◆ Data for the task ◆
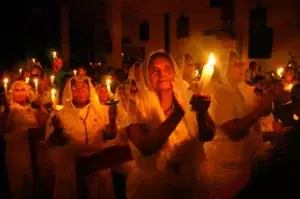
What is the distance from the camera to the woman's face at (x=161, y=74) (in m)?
3.50

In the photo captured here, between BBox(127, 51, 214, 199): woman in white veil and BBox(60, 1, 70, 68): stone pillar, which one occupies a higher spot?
BBox(60, 1, 70, 68): stone pillar

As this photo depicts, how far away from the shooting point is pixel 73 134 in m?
5.48

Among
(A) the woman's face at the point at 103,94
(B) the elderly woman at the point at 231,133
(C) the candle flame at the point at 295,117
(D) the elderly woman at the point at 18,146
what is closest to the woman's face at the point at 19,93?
(D) the elderly woman at the point at 18,146

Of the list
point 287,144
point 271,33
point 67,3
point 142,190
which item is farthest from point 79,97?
point 67,3

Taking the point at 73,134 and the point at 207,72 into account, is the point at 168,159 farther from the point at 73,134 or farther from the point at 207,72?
the point at 73,134

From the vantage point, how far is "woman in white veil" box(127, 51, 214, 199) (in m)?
3.45

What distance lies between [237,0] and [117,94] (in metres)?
9.10

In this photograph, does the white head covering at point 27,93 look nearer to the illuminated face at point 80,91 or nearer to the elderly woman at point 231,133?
the illuminated face at point 80,91

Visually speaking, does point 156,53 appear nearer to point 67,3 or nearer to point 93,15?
point 67,3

◆ Task objective ◆
Quote all of the records above word for word, and leave the pictures out of your answer.

◆ Full output ◆
What is the distance from the camera to the woman's face at (x=161, y=74) (in m)?
3.50

In the photo captured here, between BBox(127, 51, 214, 199): woman in white veil and BBox(60, 1, 70, 68): stone pillar, which one occupies a higher spot?
BBox(60, 1, 70, 68): stone pillar

As this photo depicts, how far away from the shooting point is pixel 73 134 in m?
5.48

Among
(A) the woman's face at the point at 103,94
(B) the elderly woman at the point at 231,133
(C) the candle flame at the point at 295,117
(D) the elderly woman at the point at 18,146
what is closest to the woman's face at the point at 19,93?
(D) the elderly woman at the point at 18,146

Of the list
point 287,144
point 271,33
point 67,3
point 142,190
which item is farthest from point 79,97?
point 67,3

Taking the point at 73,134 and the point at 207,72 into account, is the point at 168,159 farther from the point at 73,134 or farther from the point at 207,72?
the point at 73,134

From the vantage point, how far is "woman in white veil" box(127, 51, 214, 199) (in m)?
3.45

What distance lies between [237,0] and [117,94] (in metres)?
9.10

In this photograph, does the white head covering at point 27,93 look nearer to the illuminated face at point 80,91 or nearer to the elderly woman at point 231,133?
the illuminated face at point 80,91

Visually speaking, does point 156,53 appear nearer to point 67,3 or nearer to point 93,15?
point 67,3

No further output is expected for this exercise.